Yo no sé a usted, pero a mí se me hizo un nudo en la garganta y las lágrimas se asomaron rebeldes a mis ojos cuando leí y escuché que estas habían sido las primeras palabras del pequeño Cristo José para con su madre, en su reencuentro con ella, después de ser liberado.
El pequeño, no obstante su drama y terrible vivencia, quería justificar ante su progenitora su forzosa ausencia de manera dulce e ingenua. Con esa inocente explicación lo dijo todo. Más que cualquier elocuente discurso, en esta tierna frase se encuentra amor, devoción y respeto, así mismo hallamos un hogar bien conformado, con una crianza llena de valores y creencias, que nos hacen respirar tranquilos y darnos cuenta de que aún hay por el cual luchar, que la mayoría de los colombianos somos gente buena, noble, maravillosa, que estamos saliendo de una noche oscura y lóbrega, que “hay que ahorcar los bandidos, antes que estos ahorquen a la sociedad”, que los buenos somos muchos, que nuestro país se unió como nunca, hizo frente común y espiritual contra la barbarie y la violencia. No hubo ningún hogar en Colombia donde una plegaria no fuera elevada o un sentimiento de rechazo e ira no fuera manifiesto.

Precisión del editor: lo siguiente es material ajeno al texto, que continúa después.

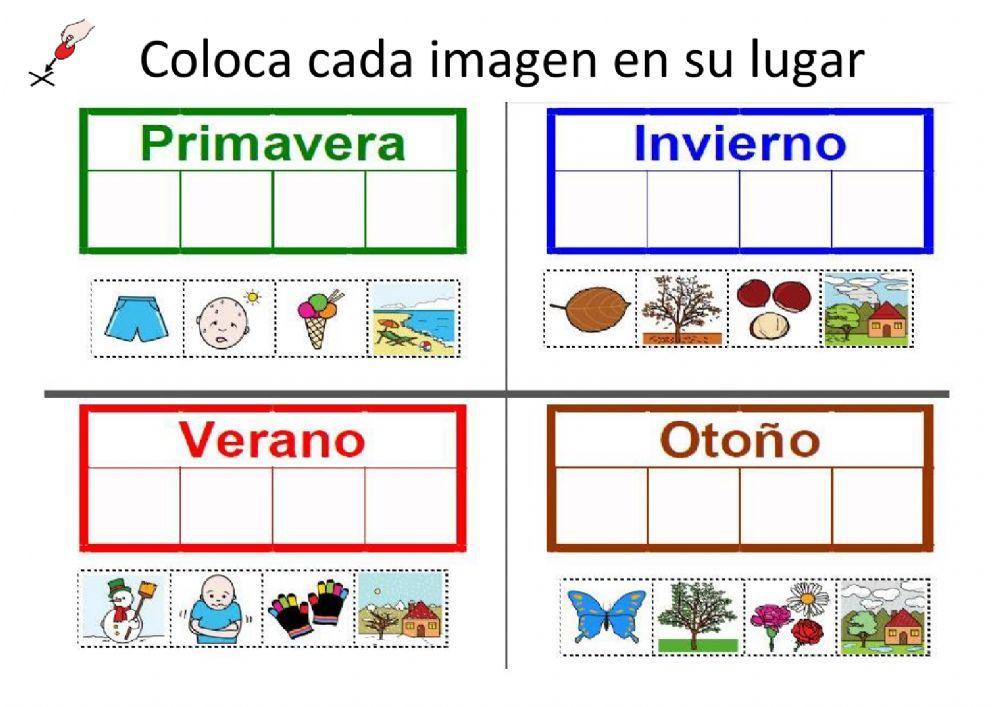 Coloca cada imagen en su lugar

Primavera

Invierno

Verano

Otoño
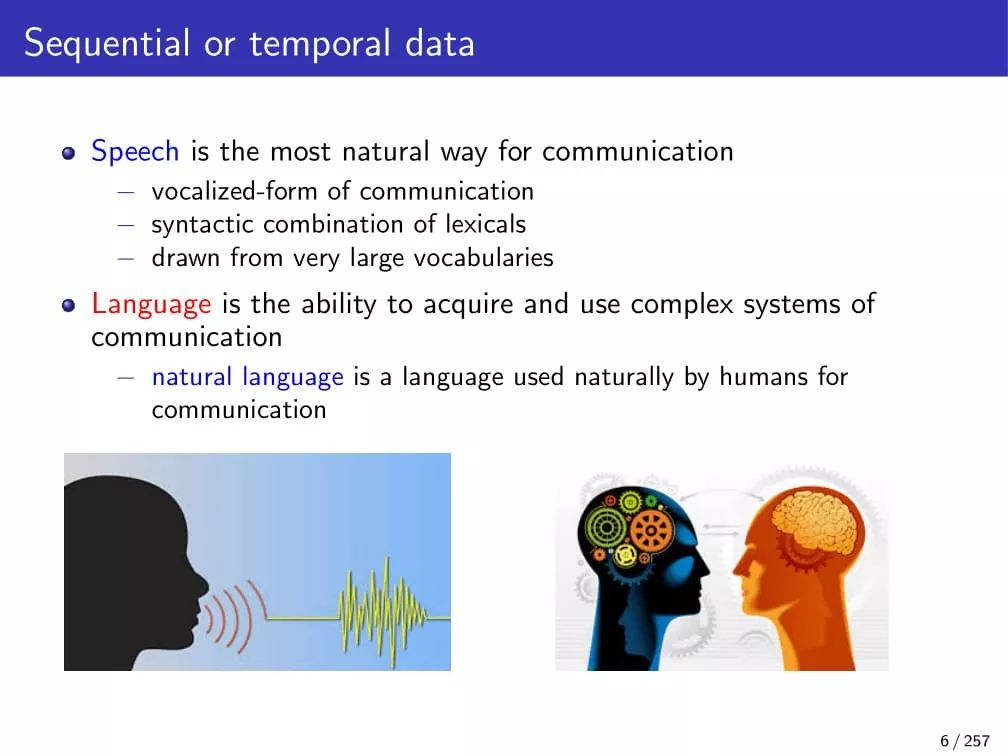 Sequential or temporal data

- Speech is the most natural way for communication
  – vocalized-form of communication
  – syntactic combination of lexicals
  – drawn from very large vocabularies

- Language is the ability to acquire and use complex systems of communication
  – natural language is a language used naturally by humans for communication

6 / 257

La maldita coca, la corrupción, la impunidad, el dinero fácil sin escrúpulos, el rechazo a Dios y los principios axiológicos han permeado un sector de la población y se yergue amenazante contra el resto. Uno no entiende cómo se levantan voces contra la fumigación de cultivos ilícitos o la confiscación de la dosis personal de estupefacientes, cómo la defensa de empalagosos y dulcetes derechos está por encima de la protección social y del bienestar común, cómo se fomenta el odio y la lucha de clases con discursos populistas llenos de veneno y neurotoxina, y cómo existen actores políticos armados que aún quieren desestabilizar nuestra democracia y Estado de derecho.
Es hora de llamar las cosas por su nombre, sin semántica o hipocresía: “lo anormal se volvió normal, lo ilícito, lícito, lo inmoral, moral, haciéndose necesario volver a enseñar, que lo malo es malo y no bueno”. Es nuestro deber construir una sociedad temerosa de Dios, respetuosa de la autoridad y la ley, donde la familia sea formadora de hombres honestos, rectos y de principios. “El hijo debe amar y respetar al padre, el padre la autoridad y la ley, y todos a Dios”.